Print only the line with "In the scene photographed here, in this list" and the lines after it, ending with the last line of the material, each exactly as it stands.

----

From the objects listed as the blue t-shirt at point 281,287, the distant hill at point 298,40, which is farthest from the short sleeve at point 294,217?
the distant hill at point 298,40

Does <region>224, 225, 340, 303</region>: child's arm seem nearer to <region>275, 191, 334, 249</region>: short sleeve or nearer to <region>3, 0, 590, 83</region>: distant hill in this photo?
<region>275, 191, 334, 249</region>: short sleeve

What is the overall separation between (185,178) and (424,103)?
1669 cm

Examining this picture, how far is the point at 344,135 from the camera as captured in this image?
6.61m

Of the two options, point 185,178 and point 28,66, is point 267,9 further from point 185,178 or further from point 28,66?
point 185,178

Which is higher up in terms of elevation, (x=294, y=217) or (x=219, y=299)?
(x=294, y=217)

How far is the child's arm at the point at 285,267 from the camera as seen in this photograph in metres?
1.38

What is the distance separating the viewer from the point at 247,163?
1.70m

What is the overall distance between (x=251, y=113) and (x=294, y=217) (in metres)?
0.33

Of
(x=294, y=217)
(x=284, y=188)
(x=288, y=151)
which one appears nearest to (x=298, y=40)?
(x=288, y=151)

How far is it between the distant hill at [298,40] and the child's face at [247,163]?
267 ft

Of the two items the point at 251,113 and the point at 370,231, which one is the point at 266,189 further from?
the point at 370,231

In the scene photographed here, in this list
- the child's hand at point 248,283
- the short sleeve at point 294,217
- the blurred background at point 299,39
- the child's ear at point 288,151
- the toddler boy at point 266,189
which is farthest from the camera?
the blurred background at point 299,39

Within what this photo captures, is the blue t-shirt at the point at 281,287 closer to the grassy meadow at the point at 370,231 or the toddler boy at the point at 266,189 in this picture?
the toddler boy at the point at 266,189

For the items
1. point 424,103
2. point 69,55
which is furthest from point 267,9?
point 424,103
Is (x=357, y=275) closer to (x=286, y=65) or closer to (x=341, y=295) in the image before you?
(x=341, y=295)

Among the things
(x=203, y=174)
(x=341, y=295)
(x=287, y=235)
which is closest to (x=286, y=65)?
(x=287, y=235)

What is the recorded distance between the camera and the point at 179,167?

----

▶ [Expected answer]
In the scene photographed here, in this list
- the child's hand at point 248,283
- the short sleeve at point 294,217
- the blurred background at point 299,39
- the child's ear at point 288,151
- the toddler boy at point 266,189
which is farthest from the camera?
the blurred background at point 299,39

Within what this photo captures, is the blue t-shirt at the point at 281,287 closer to the grassy meadow at the point at 370,231 or the toddler boy at the point at 266,189 in this picture?
the toddler boy at the point at 266,189

For the items
1. point 424,103
2. point 69,55
which is furthest from point 267,9?
point 424,103
Is (x=357, y=275) closer to (x=286, y=65) or closer to (x=341, y=295) in the image before you?
(x=341, y=295)

Among the things
(x=203, y=174)
(x=341, y=295)
(x=287, y=235)
which is closest to (x=286, y=65)?
(x=287, y=235)

What is the recorded distance between the camera and the point at 179,167?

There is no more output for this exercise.